Commercial clients in particular have benefited from the growth in energy analysis capabilities and are taking lessons into the second cycle. There has been increasing sophistication in the analysis of representative sites, lowering the cost of assessment while still delivering bankable projects. There has also been improved internal communication regarding future developments and site closures, ensuring less effort is wasted.
Opportunity identification and analysis
The process of opportunity identification has matured from the first to the second cycle. Workshops are more targeted, with fewer disinterested attendees. The style of projects being pursued is characterised by two schools of thought, but with broadly the same outcome. Because of the intense competition for capital, participants are pursuing the highest value opportunities. For some this means the low-to-zero capital projects (including behavioural change and operational improvements), while others are using the opportunity to design large capital projects that deliver more significant savings.

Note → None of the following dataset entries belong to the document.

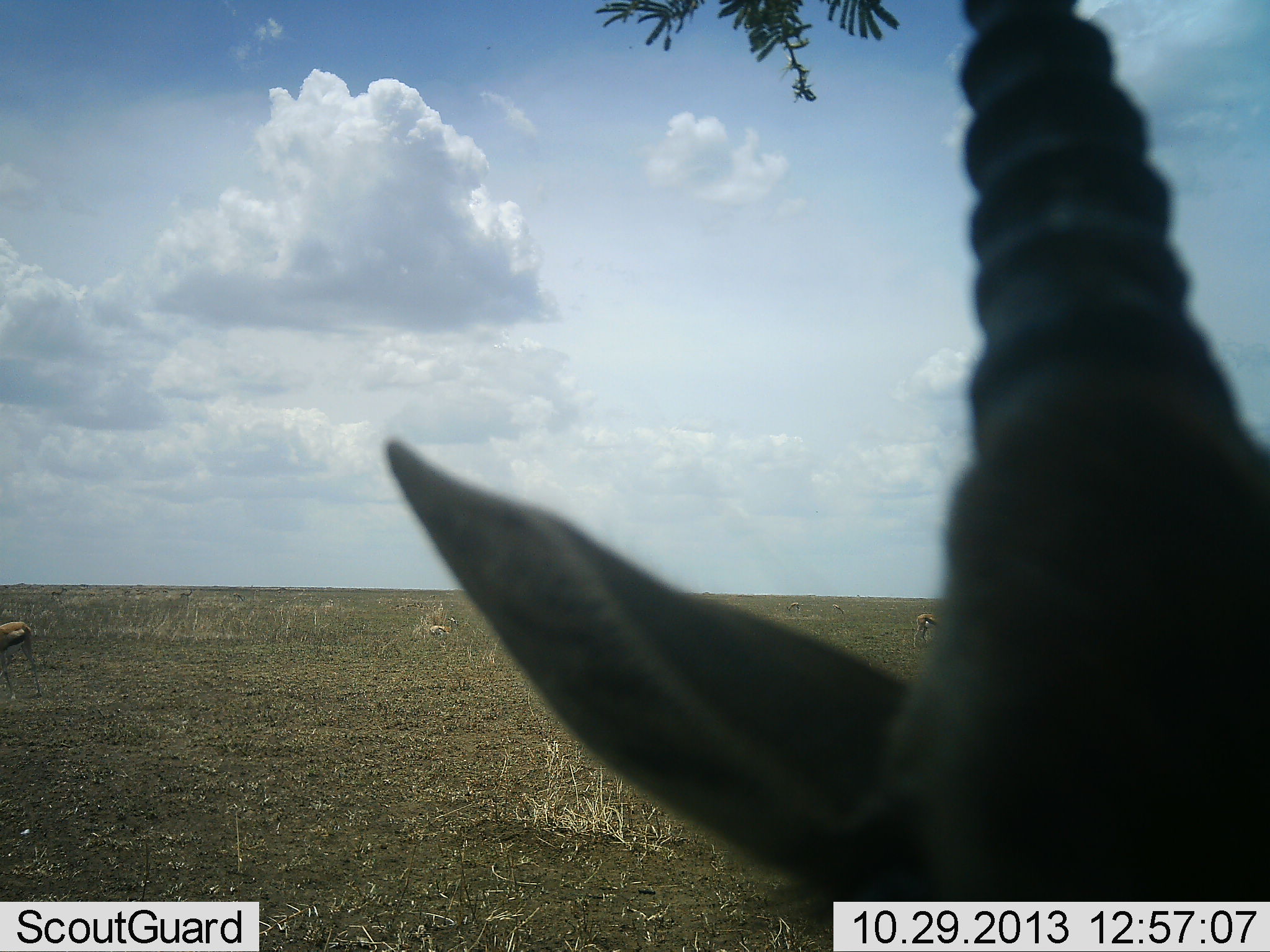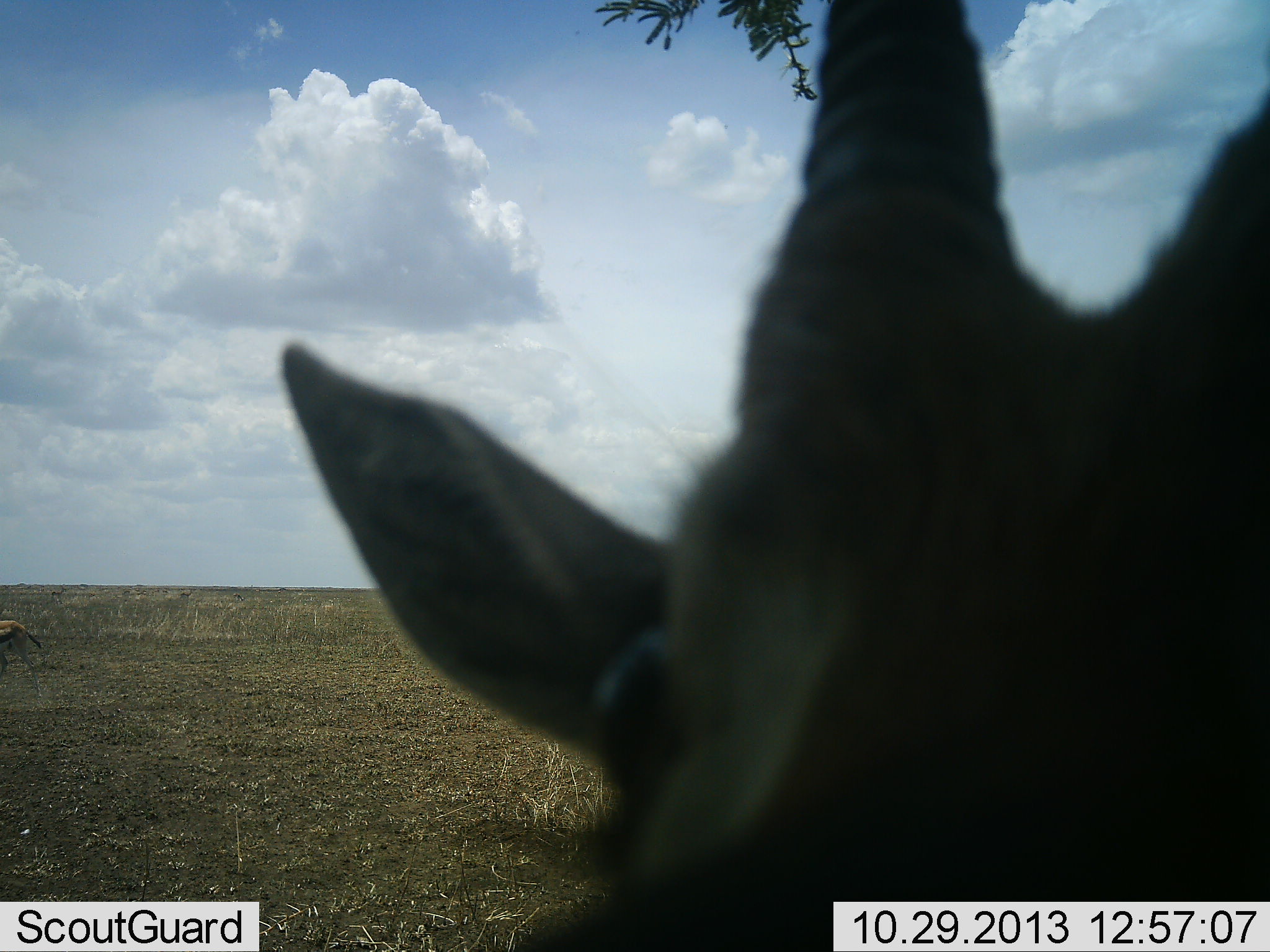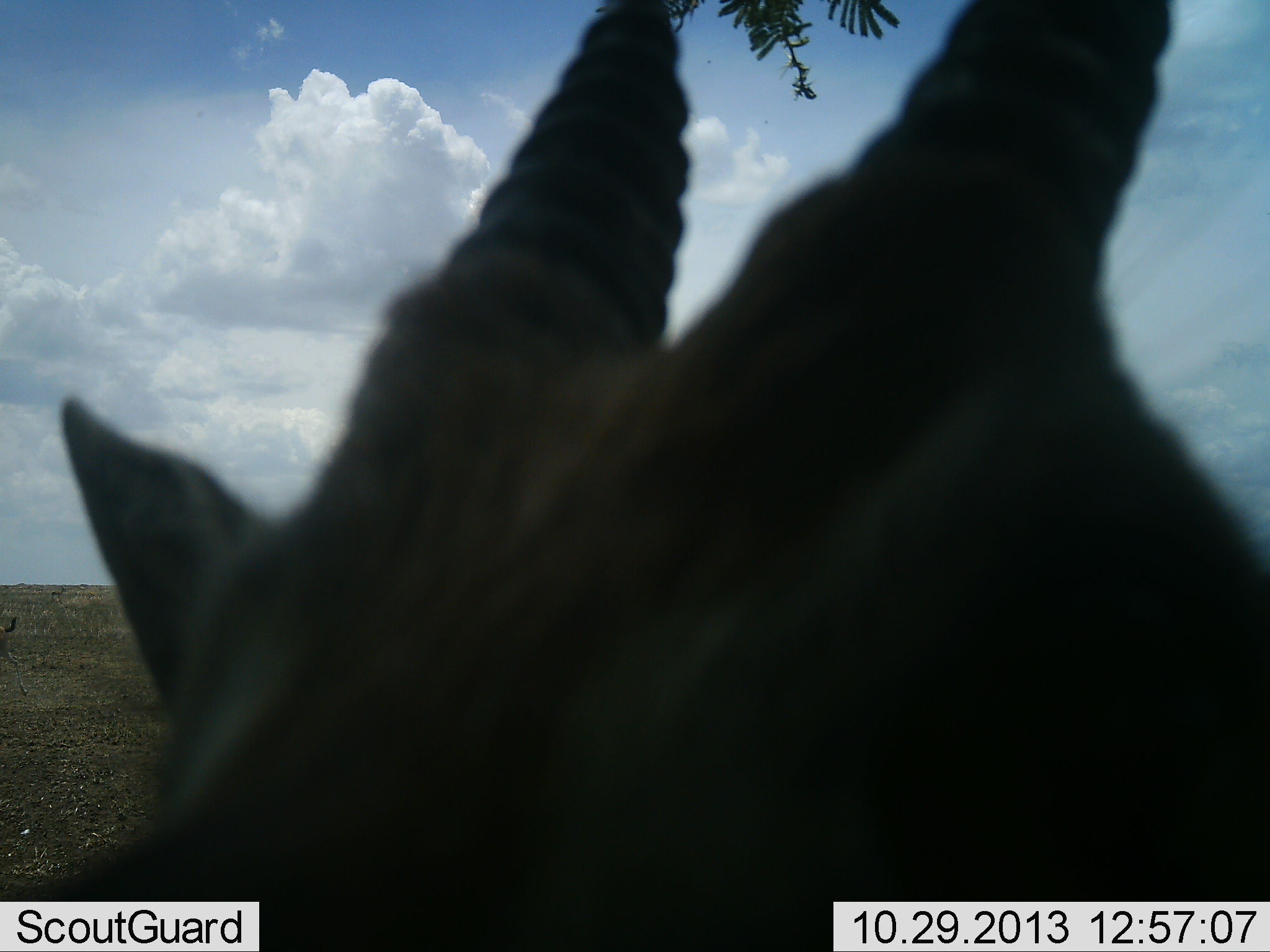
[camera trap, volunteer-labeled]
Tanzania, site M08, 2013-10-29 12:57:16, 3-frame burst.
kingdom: Animalia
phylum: Chordata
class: Mammalia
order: Artiodactyla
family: Bovidae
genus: Eudorcas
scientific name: Eudorcas thomsonii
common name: thomson's gazelle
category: gazellethomsons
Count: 3.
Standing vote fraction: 68%.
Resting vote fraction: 4%.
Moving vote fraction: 40%.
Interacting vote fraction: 8%.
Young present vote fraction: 0%.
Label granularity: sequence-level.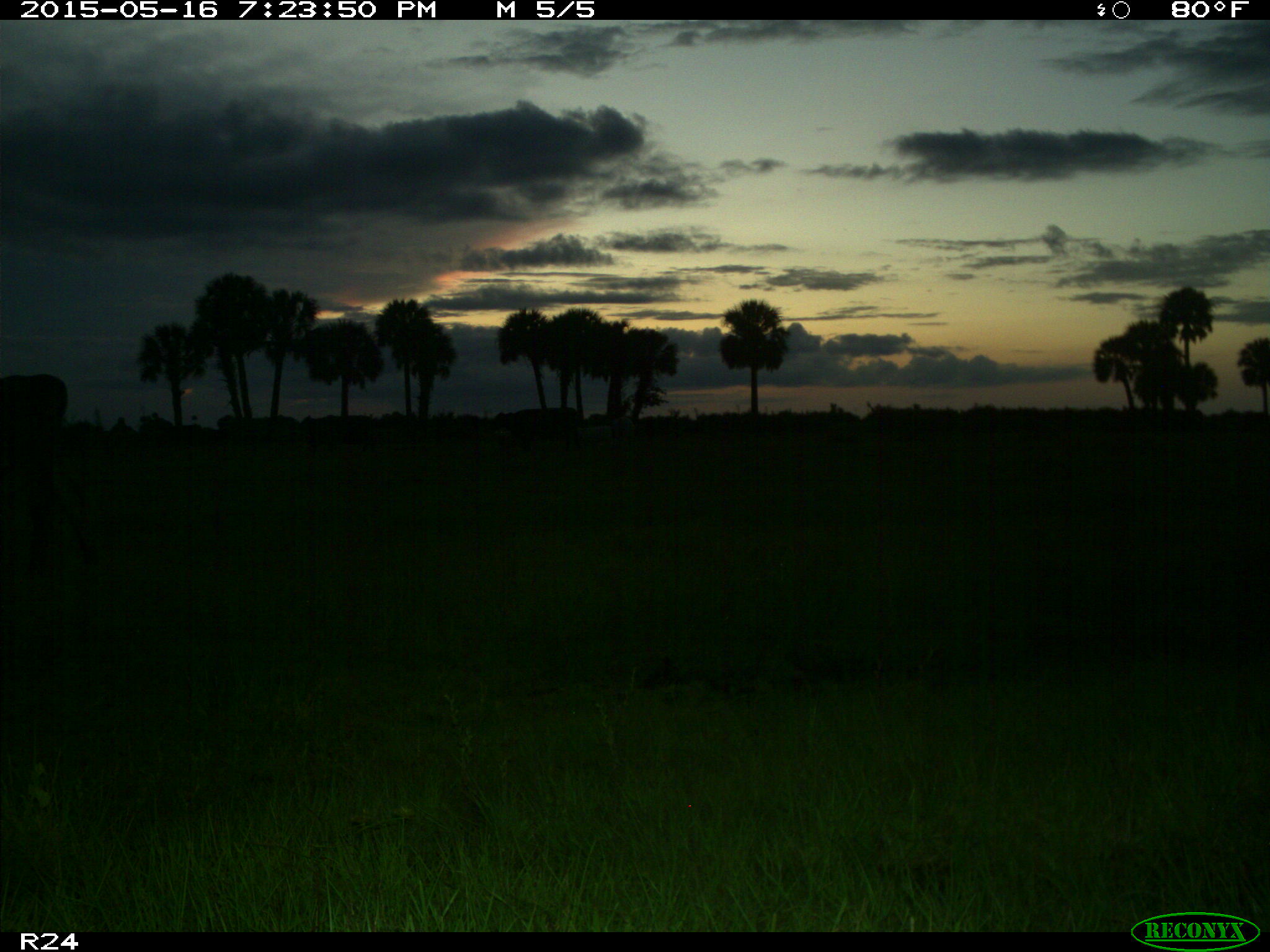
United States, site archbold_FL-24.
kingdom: Animalia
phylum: Chordata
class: Mammalia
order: Artiodactyla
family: Bovidae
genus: Bos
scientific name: Bos taurus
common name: domestic cow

An increased focus on productivity is likely to characterise the approach among a significant number of Energetics’ clients in the second cycle of EEO. For example, monitoring and improving blowdown events in the oil/gas sector, or waste in manufacturing processes, directly impacts upon the specific energy use indicator, reflecting improved energy efficiency or final product delivery. Couching EEO as a whole of business improvement opportunity denominated against energy consumption has gained traction, and elevates the discussion from environment and engineering teams to financial controllers and senior management.
Energetics has noted an increasing appetite for improvements to be measured against business as usual. This approach lends itself to recognising energy efficiency improvements while actual energy use increases (i.e. where an increase in energy use is offset by a proportionately greater increase in production).
Parallel decision making is out of favour in the second cycle of EEO, with more companies seeking to use existing decision-making processes to drive energy efficiency projects where they exist.
Comparison of the merits of individual projects across operations, borders and activities has helped businesses make wiser investments. Energetics has delivered many carbon and energy abatement cost curves on the back of EEO assessments, providing decision making support by comparing opportunities in disparate locations and activities. Often, though certainly not always, these tools are used to set internal (and sometimes external) targets, built from the ground up of real opportunities.
Few corporations have had the opportunity to go to the board or communicate outcomes in the second cycle. However, many have identified that this was done poorly in the first cycle and are looking to improve for the second cycle.
As noted in the Leadership section, many corporations view communicating of outcomes as a valuable opportunity to demonstrate leadership and are investigating ways of incorporating this into their normal reporting and communication channels. Ideas being discussed at the moment include using the CEO’s blog more frequently or using the existing safety communication channels to also communicate efficiency messages.